If you're convinced that using humor is a good idea, but you're not sure how to do it, here are a few tips:
Don't feel you have to be a stand-up comedian to use humor effectively. Anyone wanting to be perceived as the next Bill Cosby will be frustrated. Come to appreciate your own style rather than comparing yourself to professional comedians.
Be adventurous and give humor a try. Try to add one new humorous story or example every time you speak.
Learning to use humor is not difficult, and it's one investment on which you'll always get a great return. Once you have an understanding of humor, you'll feel more comfortable using it.

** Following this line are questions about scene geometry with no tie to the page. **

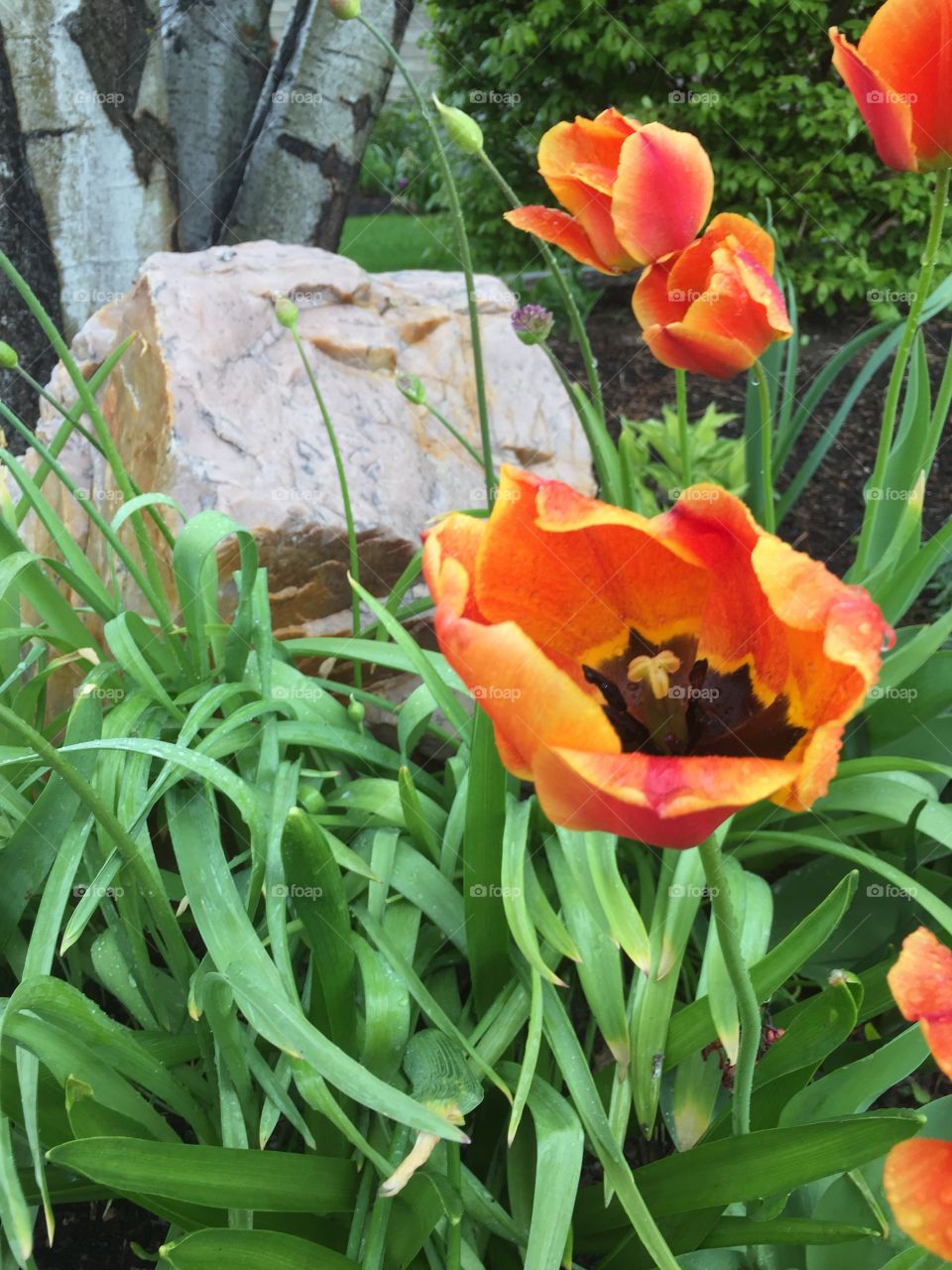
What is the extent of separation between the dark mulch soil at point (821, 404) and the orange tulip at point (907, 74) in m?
1.48

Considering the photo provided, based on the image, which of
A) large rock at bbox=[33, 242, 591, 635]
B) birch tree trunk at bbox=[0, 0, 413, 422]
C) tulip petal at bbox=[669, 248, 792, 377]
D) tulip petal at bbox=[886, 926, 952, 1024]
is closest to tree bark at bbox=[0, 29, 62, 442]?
birch tree trunk at bbox=[0, 0, 413, 422]

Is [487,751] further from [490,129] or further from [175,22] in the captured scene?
[490,129]

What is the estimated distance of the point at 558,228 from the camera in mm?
1415

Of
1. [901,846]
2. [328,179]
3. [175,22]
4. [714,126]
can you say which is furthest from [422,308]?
[714,126]

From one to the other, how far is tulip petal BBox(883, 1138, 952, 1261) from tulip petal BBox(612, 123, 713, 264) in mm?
1026

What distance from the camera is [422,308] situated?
2.52 metres

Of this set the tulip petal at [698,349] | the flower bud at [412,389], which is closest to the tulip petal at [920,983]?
the tulip petal at [698,349]

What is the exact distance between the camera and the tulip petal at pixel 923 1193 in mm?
639

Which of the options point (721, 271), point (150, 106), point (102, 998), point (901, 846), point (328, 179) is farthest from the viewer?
point (328, 179)

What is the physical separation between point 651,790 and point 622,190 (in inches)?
36.0

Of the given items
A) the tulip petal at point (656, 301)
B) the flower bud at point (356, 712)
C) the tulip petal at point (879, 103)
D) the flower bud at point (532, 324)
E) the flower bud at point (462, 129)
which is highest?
the tulip petal at point (879, 103)

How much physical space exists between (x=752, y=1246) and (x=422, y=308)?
6.57 ft

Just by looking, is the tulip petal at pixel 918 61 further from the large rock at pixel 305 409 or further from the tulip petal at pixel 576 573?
the large rock at pixel 305 409

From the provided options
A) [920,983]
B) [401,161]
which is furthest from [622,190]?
[401,161]
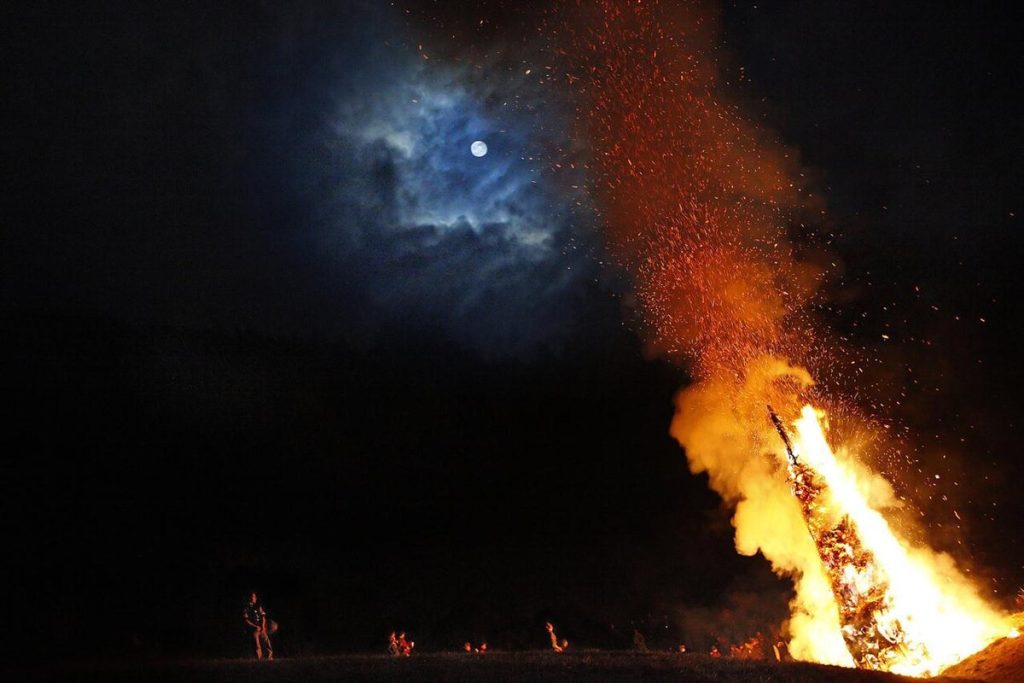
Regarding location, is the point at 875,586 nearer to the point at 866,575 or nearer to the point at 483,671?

Get your creative juices flowing by looking all around you for sources of humor. Politics, news, television shows, current movies, sports, best-selling books, the group you are speaking to, and even the people in it are all potential sources of topical humor.
Read books on humor—anthologies, collections of jokes for speakers, and so on. See what people before you have used in various situations. Almost every industry has some sort of humorous slant, inside jokes, and vocabulary. I once addressed an insurance group as the "people who knew how to fill out a 5500 C form"—something everyone present could relate to.
The better prepared you are, the more spontaneous you can be. The best way to learn how to come up with something funny on the spur of the moment is to learn how to do this before the moment occurs.
If you have a strong comic sense, that's great. But realize that if you can tell a simple story—and I've never met anyone who couldn't—you will get warm chuckles of empathy and recognition, which are just as encouraging for the speaker as laughter.